Nukuʻalofa, Tonga – January 10, 2023: 10am (UNDP): It was an extraordinary opportunity for citizens of Tonga’s two northernmost islands, Niuafo’ou and Niuatoputapu (the Niuas), the population of a little over 1,000 (in 2021) on the peaks of undersea volcanoes located in the middle of the South Pacific Ocean, to access a whole range of public services on their respective islands.
It was made possible when the Rights, Empowerment and Cohesion (REACH or A’u Tonu Kiai) project extended its mission to those remote islands, around 600 km north of the Tongan capital, from 21 – 28 November 2022.
The REACH project is implemented by the Ministry of Internal Affairs Women Affairs & Gender Equality Division in partnership with the UN Development Programme (UNDP) and supported by the Japanese government.
Citizens of the Niuas were able to access various services that all Tongan citizens are entitled to, including social welfare schemes, identity documentation and registration, vehicle, driving and marine licensing, women’s economic empowerment programme and more provided by 15 key service providers from government ministries, institutions and civil society organizations. 196 individuals from 18 villages in the two islands were able to access and obtain the services.
An awareness raising session on the prevention of gender-based violence and delivery of support services available to survivors of violence was part of the REACH programme provided by Women Affairs & Gender Equality Division of the Ministry of Internal Affairs, Tonga National Center for Women & Children (TNCWC) and Women & Children Crisis Center (WCCC) among others. Communities of the Niuas for the first time marked the launch of the international campaign of the 16 days of activism against gender-based violence.
Honourable Member of Parliament Mr Vatau Hui, a representative of an electoral constituency Niua 17, welcomed the REACH mission team to the islands and said, “We are glad that you have not forgotten the people of the two Niuas. We hope you come more often.”
“I always said that you have not been to the Niuas unless you have travelled here by ferry, so that you experience the unique path to our islands – being transferred from the ferry to a smaller boat then arriving and hurdling onto the wharf, balancing yourself as you walk across the rugged rocky wharf and once you step down onto the ground, climbing up the slope to get on a vehicle,” said Mr Hui.
“Thank you for helping the people of the two Niuas. Toutou A’u Tonu Kiai (please visit us more often),” he added.

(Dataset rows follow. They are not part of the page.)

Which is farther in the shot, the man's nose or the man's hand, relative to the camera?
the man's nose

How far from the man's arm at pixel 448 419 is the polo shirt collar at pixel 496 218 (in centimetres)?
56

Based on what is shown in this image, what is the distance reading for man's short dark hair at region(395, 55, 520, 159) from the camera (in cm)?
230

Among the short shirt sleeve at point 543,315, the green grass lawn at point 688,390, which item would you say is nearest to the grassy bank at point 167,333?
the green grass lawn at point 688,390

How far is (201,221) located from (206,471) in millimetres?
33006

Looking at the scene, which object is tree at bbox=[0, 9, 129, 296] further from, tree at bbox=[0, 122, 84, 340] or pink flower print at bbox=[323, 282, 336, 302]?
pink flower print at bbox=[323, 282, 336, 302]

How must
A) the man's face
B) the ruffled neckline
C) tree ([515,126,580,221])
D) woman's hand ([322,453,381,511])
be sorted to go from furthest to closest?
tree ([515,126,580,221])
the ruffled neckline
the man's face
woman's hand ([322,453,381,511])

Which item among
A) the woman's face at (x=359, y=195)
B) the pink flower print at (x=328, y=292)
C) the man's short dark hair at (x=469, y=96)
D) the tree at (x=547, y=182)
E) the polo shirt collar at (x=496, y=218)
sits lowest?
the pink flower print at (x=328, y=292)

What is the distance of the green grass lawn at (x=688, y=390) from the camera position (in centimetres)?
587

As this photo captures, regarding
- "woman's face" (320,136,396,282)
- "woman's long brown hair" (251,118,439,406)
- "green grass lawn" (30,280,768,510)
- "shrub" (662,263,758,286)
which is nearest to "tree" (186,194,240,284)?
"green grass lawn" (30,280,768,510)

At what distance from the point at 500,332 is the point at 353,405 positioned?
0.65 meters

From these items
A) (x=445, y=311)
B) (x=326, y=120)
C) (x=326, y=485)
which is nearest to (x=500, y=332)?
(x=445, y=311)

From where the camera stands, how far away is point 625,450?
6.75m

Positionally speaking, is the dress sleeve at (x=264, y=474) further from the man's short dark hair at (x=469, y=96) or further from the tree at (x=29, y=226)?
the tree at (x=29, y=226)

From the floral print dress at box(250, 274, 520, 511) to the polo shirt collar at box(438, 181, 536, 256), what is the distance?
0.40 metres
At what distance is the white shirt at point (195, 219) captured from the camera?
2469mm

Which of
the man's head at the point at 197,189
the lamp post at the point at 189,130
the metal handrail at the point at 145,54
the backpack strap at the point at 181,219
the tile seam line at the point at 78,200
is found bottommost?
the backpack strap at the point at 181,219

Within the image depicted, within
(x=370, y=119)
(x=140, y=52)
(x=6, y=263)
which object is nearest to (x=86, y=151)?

Tonga recently experienced adverse impact of multiple disasters, including COVID-19 which reached Tonga in 2020 and the Tropical Cyclone Harold concurrently hit the Kingdom.
The most recently people experienced destructive forces of the 2022 Hunga-Tonga Hunga-Ha’apai Volcanic Eruption and Tsunami.
As the country continues its efforts to ‘build forward better’, the REACH project, an integrated service delivery platform for rural, remote, and vulnerable communities, aims to respond to the needs of resilient people of Tonga to rebuild beyond recovery.
Since its commencement in March 2022 the REACH project has delivered services to communities in all divisions, Tongatapu, Ha’apai, ‘Eua, Vava’u and Niuas.